Perhaps you could offer an option for disabling all throttling?

To me it reads as:

Perhaps you could offer an option for breaking all Firefox?

If the throttle was necessary because EQCSS-powered sites in the wild became broken as Firefox updated, making it easy for people to build in ways that will be broken in Firefox seems irresponsible :/ I'm not sure Firefox performance is improving in this area, so the throttle may become more necessary as time goes on, rather than less necessary. Originally it wasn't required at all.

I'm glad you've found a workaround—that's similar to what I'd do to workaround the throttle as well, but I don't think bypassing the throttle would be a good option to offer to people who don't know how to bypass it themselves, because they are likely to enable it without testing their use-cases thoroughly in firefox to make sure it's okay—if it appears faster and smoother in every browser (apart from Firefox) without a throttle, I imagine most people who notice that would disable it given the choice.

EXCERPTED RECORDS:
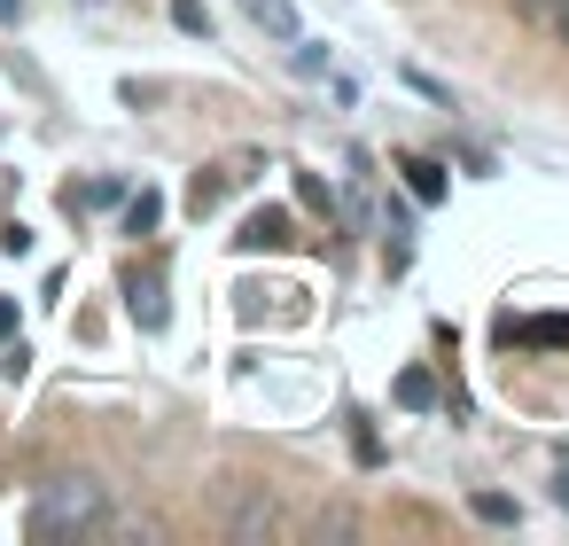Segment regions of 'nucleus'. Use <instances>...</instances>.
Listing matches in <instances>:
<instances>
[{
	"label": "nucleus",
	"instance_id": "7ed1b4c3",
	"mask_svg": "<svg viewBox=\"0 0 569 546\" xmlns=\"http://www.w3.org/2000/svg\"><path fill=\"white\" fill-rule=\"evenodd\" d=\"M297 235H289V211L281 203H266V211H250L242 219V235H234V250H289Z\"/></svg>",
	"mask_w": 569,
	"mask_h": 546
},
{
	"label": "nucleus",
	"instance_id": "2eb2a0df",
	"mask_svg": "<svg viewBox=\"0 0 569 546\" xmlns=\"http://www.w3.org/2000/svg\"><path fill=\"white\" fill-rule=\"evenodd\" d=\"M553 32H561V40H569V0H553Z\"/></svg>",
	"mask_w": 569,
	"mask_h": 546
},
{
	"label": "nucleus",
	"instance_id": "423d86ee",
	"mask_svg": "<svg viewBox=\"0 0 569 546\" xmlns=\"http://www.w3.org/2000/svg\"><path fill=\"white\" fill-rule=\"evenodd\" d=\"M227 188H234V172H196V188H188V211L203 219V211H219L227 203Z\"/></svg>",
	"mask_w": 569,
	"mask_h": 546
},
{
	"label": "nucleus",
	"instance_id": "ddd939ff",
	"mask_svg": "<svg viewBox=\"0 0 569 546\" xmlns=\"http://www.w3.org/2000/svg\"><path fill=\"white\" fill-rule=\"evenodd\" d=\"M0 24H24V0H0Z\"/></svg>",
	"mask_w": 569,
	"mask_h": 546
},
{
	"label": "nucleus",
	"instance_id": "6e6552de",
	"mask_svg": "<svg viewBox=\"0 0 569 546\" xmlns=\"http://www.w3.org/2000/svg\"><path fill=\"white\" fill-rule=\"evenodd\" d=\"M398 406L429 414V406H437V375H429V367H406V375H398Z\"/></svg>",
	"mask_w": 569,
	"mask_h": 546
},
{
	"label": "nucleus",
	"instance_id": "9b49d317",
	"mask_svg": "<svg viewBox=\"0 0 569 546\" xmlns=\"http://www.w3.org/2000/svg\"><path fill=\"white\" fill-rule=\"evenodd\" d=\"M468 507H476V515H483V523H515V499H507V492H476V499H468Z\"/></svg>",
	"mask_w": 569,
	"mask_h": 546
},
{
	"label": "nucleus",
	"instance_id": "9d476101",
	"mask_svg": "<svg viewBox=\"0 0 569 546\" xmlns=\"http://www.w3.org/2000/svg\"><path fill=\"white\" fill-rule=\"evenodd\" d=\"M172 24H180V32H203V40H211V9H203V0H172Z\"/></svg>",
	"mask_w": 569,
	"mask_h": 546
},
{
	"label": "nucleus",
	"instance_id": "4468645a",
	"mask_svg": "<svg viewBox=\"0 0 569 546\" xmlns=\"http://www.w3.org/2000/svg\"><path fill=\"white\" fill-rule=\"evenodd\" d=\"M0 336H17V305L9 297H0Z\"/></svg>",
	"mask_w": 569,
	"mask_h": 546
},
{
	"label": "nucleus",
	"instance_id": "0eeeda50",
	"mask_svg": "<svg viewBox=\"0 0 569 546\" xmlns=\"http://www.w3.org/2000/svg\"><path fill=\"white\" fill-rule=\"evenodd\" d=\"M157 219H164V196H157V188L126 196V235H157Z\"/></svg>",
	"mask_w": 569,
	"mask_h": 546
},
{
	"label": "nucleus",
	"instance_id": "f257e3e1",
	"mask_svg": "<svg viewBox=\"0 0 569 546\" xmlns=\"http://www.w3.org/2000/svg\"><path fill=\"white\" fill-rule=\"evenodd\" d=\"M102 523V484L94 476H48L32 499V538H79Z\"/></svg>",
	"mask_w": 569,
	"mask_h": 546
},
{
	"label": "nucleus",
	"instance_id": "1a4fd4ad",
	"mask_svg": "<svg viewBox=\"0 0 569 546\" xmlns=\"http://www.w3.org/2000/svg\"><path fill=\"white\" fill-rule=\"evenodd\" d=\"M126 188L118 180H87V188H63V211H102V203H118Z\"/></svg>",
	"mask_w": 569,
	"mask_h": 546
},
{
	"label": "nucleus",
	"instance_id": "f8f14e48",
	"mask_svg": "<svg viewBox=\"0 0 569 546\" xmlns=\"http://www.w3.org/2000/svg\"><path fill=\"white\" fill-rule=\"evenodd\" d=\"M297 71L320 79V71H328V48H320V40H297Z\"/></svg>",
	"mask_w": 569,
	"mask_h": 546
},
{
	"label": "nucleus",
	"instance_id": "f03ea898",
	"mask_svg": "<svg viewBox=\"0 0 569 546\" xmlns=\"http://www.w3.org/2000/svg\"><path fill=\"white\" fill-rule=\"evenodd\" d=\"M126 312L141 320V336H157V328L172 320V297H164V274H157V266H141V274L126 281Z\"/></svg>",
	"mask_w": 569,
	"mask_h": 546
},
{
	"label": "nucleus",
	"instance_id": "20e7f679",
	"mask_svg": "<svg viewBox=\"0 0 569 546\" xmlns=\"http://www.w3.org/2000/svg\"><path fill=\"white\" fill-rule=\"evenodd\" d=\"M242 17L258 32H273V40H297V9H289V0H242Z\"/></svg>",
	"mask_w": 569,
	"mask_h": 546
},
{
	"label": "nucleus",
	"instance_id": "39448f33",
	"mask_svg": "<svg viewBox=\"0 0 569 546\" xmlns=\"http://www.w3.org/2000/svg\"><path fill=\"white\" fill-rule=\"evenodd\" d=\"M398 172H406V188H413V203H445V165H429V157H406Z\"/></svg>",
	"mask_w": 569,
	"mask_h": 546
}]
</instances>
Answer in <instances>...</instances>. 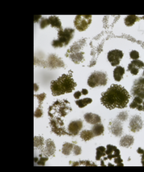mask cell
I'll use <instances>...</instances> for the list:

EXERCISE: In the text about the Firefox throttle, write out again the section between "If the throttle" and "required at all.", inclusive, replacing "irresponsible" with "reckless".

TASK RESPONSE:
If the throttle was necessary because EQCSS-powered sites in the wild became broken as Firefox updated, making it easy for people to build in ways that will be broken in Firefox seems reckless :/ I'm not sure Firefox performance is improving in this area, so the throttle may become more necessary as time goes on, rather than less necessary. Originally it wasn't required at all.